Passage:
:::::

Thousands of people – including children – have been referred to Prevent since the duty came into force. Last year alone there were 6,287 referrals, a 10% increase on the previous year.

The Prevent duty has led to incidents which have seen teachers report primary school aged children to the police for things like having toy guns or talking about video games. These are examples of how Prevent sows discrimination at the heart of public services – stifling speech and spreading fear and distrust as a result.

Last year Liberty revealed that the details of everyone referred to Prevent are stored on a huge police database, regardless as to whether any further action is taken. People still do not know if they are on the database, what data is held on them, how it is used, who it is shared with or what decisions it influences.

The groups said for these reasons they had been eager to engage in a properly independent review – but that the appointment of Lord Carlile and then Shawcross have fundamentally undermined its credibility.

Jana Sadler-Forster, a lawyer with the Open Society Justice Initiative, said: “Had the government been willing to undertake a genuine independent review, we were ready to participate constructively. However, given the appointment – for the second time – of a patently inappropriate reviewer, we cannot be complicit in the government’s efforts to whitewash a strategy that continues to negatively and disproportionately impact Muslim communities in the UK every day.”

Rosalind Comyn, Liberty policy and campaigns manager, said: “When people suspect there is injustice planted at the heart of the public services they access the least they can expect is the Government of the day to undertake a serious independent investigation. But the Prevent review has shown that the Government is determined to ignore the damage this programme is causing – particularly to Muslims and people of colour.

“This is just the latest in a long string of failures which show any review carried out by this Government will never be independent. This exercise could have been a chance to properly scrutinise the premise and impacts of the Prevent strategy – which stifles speech, spreads fear and distrust, and encourages discrimination. But Liberty will no longer engage in the farce it has become. We need interventions that respect the rights of the people directly affected and that bring communities together – both Prevent and its review are very far removed from that ideal.”

:::::

Required tasks:
1) From the Prevent article, copy everything from "The Prevent duty" down to "undermined its credibility.".
2) According to the Prevent article, why did the groups refuse to take part in the review of Prevent?

Record set:
:::::

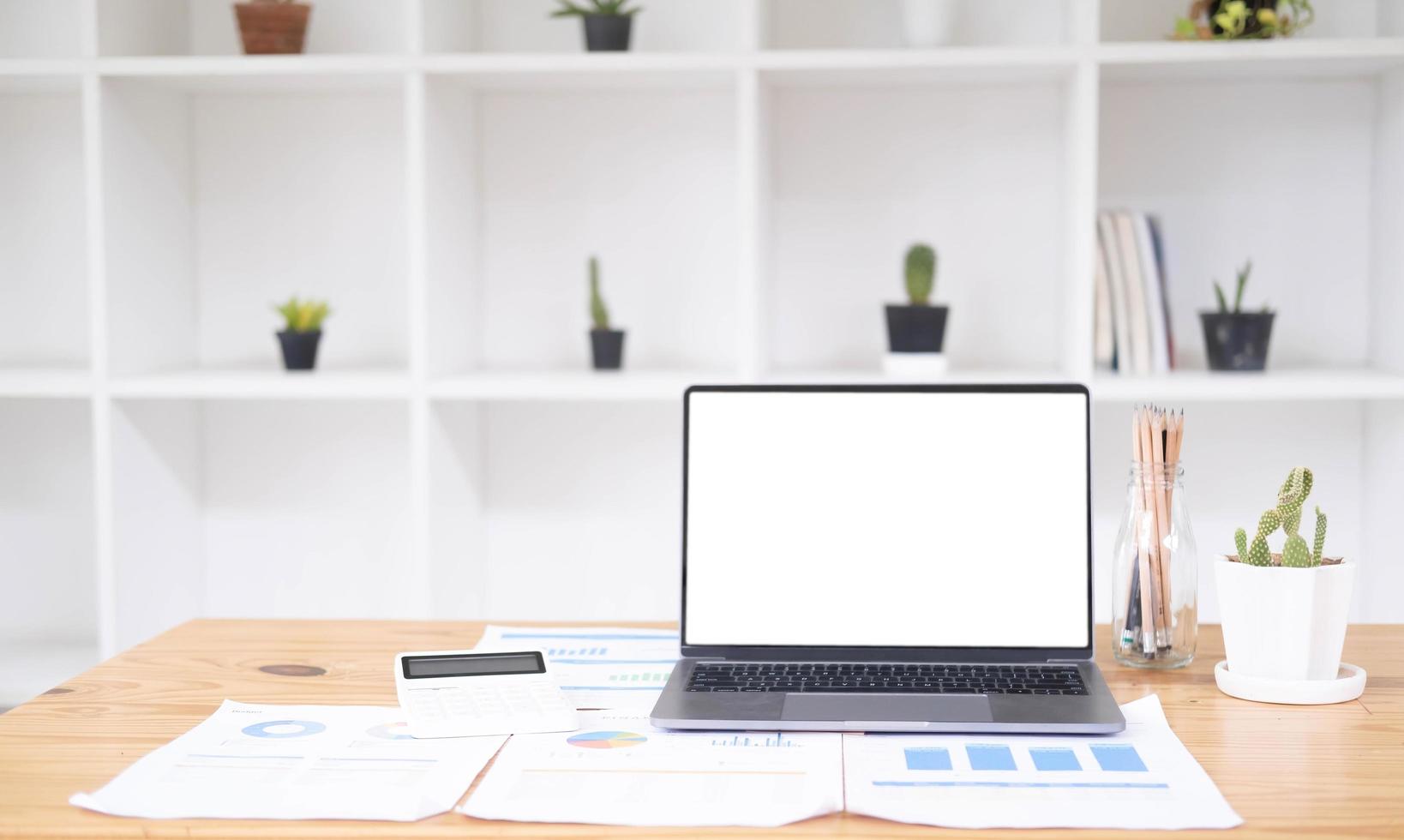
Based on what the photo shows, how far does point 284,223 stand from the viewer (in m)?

:::::

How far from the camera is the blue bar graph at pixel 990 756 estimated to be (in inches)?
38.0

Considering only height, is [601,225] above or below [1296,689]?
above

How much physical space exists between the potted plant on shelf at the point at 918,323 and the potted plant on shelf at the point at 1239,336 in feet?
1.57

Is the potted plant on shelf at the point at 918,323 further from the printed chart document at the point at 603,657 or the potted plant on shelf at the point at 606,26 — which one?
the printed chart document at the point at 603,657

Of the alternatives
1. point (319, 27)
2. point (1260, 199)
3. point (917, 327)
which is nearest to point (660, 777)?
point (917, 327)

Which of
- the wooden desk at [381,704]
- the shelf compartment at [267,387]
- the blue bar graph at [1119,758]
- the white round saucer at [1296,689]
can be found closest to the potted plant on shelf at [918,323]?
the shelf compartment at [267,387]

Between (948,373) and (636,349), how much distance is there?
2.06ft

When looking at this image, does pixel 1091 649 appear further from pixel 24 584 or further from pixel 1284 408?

:::::

Responses for each task:
1)
The Prevent duty has led to incidents which have seen teachers report primary school aged children to the police for things like having toy guns or talking about video games. These are examples of how Prevent sows discrimination at the heart of public services – stifling speech and spreading fear and distrust as a result.

Last year Liberty revealed that the details of everyone referred to Prevent are stored on a huge police database, regardless as to whether any further action is taken. People still do not know if they are on the database, what data is held on them, how it is used, who it is shared with or what decisions it influences.

The groups said for these reasons they had been eager to engage in a properly independent review – but that the appointment of Lord Carlile and then Shawcross have fundamentally undermined its credibility.

2) The groups had been eager to engage in a properly independent review, but the appointment of Lord Carlile and then Shawcross fundamentally undermined its credibility. As the Open Society Justice Initiative put it, the government had appointed a patently inappropriate reviewer for the second time. The groups did not want to be complicit in whitewashing the strategy.